ACC commissioner John Swofford gave Georgia Tech a measure of support in its expected bid to appeal the men’s basketball team’s postseason ban, a penalty levied by the NCAA’s infractions committee two weeks ago for major rules violations.
“Candidly, I was surprised at the postseason thing,” Swofford told The Atlanta Journal-Constitution on Tuesday at the league’s Operation Basketball media event in Charlotte. “I didn’t expect that. But I’m also not inside the case with the (infractions) committee. And I felt that Georgia Tech had addressed the issues very appropriately.”
Tech’s postseason ban was among the sanctions handed down by the NCAA for rules violations stemming from impermissible benefits violations, along with four years of probation, scholarship reductions and recruiting restrictions.
“I felt Georgia Tech had done a very thorough job internally in taking the steps that they needed to take institutionally in regard to it,” Swofford said.
Swofford’s surprise at the postseason ban stemmed from his perception of Tech’s response being appropriate and the nature of the infractions. The value of the impermissible benefits extended to Tech athletes (Josh Okogie, Tadric Jackson and Justin Moore) was about $2,700.
Athletic director Todd Stansbury has also said he was surprised at the severity and length of some of the penalties and said that the athletic department would look into its options for appeal. On Tuesday, Tech center James Banks said that Stansbury told the team that he “was going to do everything in his power to allow us to play in the postseason this year.”
Asked about Tech’s three major violations cases dating to 2011, Swofford again gave his support.
“I don’t know that there’s much to make of it, of there being any connection,” Swofford said. “They’ve all been disconnected from one another. And certainly no institution wants to have that, even once. I’m very confident that (Stansbury) is addressing that, as is the president’s office.”
The commissioner’s words might represent some sort of moral victory for Tech. One reason that the violations were deemed Level I-standard – a category of the severity of the infractions for which a postseason ban is that incurred the postseason ban – was Tech’s recent history of major violations. Had it been assessed at Level I-mitigation, Tech might have avoided a ban.
In the investigation, Tech had asked that that its history of major violations be assigned minimal weight on the basis of the latest infractions being unrelated to the previous violations. The infractions panel not only denied the request but assigned significant weight to the history of violations, citing “a pattern of compliance issues at Georgia Tech with specific issues that continue to arise within the men’s basketball program.”
The 2011 violations stemmed from preferential treatment given to former football star Demaryius Thomas and Tech’s response to the NCAA investigation, which was deemed a failure to cooperate. In the same investigation, the NCAA also found that the men’s basketball team had conducted impermissible tryouts. In 2014, Tech was again placed on probation for coaches in three sports (including men’s basketball) for making about 700 improper text messages or phone calls, most of which were made by an assistant football coach (Todd Spencer) who resigned after the communications were discovered. Many of the other communications were violations were the result of a failure to properly document calls due to a misunderstanding of an NCAA rule.

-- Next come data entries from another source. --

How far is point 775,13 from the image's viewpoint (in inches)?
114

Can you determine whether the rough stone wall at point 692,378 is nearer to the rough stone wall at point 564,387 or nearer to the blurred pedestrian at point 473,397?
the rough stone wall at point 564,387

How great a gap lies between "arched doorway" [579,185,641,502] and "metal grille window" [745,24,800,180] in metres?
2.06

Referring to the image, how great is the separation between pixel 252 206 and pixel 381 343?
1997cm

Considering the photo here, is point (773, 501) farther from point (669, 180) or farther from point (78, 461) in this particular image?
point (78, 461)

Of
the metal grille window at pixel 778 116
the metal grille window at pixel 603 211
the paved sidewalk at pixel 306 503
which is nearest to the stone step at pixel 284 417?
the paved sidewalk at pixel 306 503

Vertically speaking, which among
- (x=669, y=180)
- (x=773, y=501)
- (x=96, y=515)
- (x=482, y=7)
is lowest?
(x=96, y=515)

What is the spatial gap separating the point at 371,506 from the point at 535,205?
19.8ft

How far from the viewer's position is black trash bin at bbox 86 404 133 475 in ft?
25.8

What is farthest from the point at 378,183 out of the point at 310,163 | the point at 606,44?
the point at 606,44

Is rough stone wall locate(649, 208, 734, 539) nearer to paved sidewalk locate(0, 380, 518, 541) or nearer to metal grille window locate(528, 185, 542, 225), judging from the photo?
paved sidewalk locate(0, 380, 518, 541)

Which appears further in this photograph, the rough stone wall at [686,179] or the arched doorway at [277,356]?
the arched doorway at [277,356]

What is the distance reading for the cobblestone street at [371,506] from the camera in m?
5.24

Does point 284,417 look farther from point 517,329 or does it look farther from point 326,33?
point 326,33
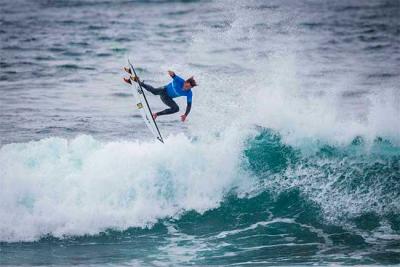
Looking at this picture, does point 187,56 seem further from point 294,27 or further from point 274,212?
point 274,212

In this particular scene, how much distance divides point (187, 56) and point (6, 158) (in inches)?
187

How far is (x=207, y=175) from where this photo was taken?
325 inches

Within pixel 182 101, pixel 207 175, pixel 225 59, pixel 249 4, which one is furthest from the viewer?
pixel 249 4

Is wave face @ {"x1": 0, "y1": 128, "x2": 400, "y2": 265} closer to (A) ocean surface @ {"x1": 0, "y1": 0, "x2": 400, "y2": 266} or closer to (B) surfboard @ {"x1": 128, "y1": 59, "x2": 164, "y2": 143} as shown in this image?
(A) ocean surface @ {"x1": 0, "y1": 0, "x2": 400, "y2": 266}

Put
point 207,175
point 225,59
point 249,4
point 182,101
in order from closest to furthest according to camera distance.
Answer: point 207,175, point 182,101, point 225,59, point 249,4

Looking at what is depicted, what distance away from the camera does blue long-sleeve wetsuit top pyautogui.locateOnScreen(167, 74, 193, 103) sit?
25.3ft

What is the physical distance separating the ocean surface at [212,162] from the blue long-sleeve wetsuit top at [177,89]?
3.27 feet

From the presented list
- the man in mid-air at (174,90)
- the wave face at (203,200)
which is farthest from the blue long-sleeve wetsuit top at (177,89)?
the wave face at (203,200)

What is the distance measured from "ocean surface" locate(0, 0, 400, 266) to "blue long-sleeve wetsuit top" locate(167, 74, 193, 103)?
100 centimetres

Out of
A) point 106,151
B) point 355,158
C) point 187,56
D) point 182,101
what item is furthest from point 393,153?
point 187,56

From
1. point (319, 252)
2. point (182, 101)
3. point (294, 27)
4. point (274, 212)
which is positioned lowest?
point (319, 252)

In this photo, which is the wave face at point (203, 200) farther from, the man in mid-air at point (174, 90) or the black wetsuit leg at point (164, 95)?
the man in mid-air at point (174, 90)

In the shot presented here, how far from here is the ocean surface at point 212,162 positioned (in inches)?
288

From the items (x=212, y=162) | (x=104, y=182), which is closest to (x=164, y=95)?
(x=212, y=162)
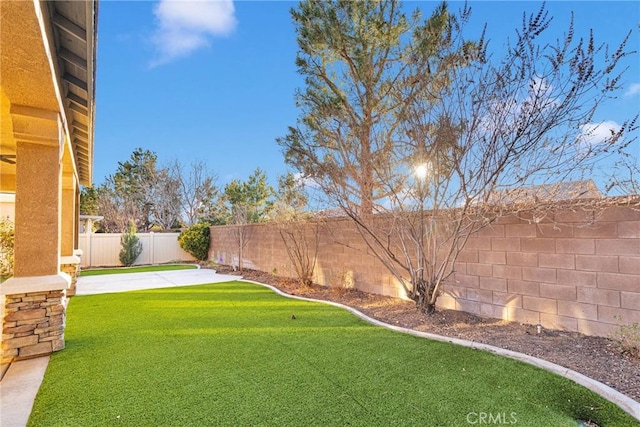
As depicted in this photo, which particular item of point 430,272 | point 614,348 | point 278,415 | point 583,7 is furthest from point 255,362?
point 583,7

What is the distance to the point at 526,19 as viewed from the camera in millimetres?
4512

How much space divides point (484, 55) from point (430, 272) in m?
3.64

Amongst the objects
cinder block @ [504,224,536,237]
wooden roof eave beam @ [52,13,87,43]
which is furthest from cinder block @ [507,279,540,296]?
wooden roof eave beam @ [52,13,87,43]

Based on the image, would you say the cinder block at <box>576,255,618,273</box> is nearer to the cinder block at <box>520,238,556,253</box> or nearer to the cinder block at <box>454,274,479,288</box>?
the cinder block at <box>520,238,556,253</box>

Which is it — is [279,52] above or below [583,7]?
above

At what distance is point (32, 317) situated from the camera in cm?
422

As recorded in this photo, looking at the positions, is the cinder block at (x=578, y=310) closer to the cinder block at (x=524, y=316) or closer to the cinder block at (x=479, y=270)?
the cinder block at (x=524, y=316)

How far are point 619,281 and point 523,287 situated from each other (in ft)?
3.90

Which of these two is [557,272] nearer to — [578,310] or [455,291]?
[578,310]

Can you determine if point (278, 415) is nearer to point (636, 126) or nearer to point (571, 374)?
point (571, 374)

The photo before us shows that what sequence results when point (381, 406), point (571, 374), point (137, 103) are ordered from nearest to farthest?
point (381, 406) < point (571, 374) < point (137, 103)

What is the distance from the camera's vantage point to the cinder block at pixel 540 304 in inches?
186

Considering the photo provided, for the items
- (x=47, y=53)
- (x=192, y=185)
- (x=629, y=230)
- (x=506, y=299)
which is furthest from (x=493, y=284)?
(x=192, y=185)

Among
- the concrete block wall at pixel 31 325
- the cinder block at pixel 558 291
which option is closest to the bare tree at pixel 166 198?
the concrete block wall at pixel 31 325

“I’ve always felt very good about the culture at Georgia Tech and still do,” Swofford said. “And the culture is really important. What we lose sight of sometimes, I think, is that the problem, it’s not an institution. It’s a lapse in judgement, character or whatever behavior with individuals that represent that institution. Certainly, Georgia Tech as an institution and the leadership of the people at Georgia Tech are never going to knowingly cross a line in terms of an NCAA compliance issue. I believe that totally.”
More broadly, Swofford expressed his confidence in the overall direction of Tech’s athletic department under Stansbury’s leadership. Besides the NCAA issues, the men’s basketball team hasn’t made the NCAA tournament since 2010, the women’s basketball team fired coach MaChelle Joseph in March (replacing her with Nell Fortner) after an investigation found that she bullied players and was mentally, emotionally and verbally abusive (Joseph has sued the school and Stansbury, alleging sex discrimination, a retaliatory and hostile work environment and breach of contract) and the football team is 1-4 under new coach Geoff Collins.
Calling Tech “an important institution to this league” for its academic stature and history of “doing things the right way athletically,” Swofford said he believed that the athletic department would make its way through its different challenges.
“I think they’re going through what I would say is a transition right now that’s related to a number of different things,” Swofford said. “There’s new leadership, there’s these issues to get resolved and get behind them and move forward. I think there’s a very forward-thinking attitude at Georgia Tech that will ultimately pay big dividends. No reason why it shouldn’t, because of the history and tradition and where it’s located and the quality of the institution and the quality of the leadership. I’m a big believer in Georgia Tech and what lies ahead.”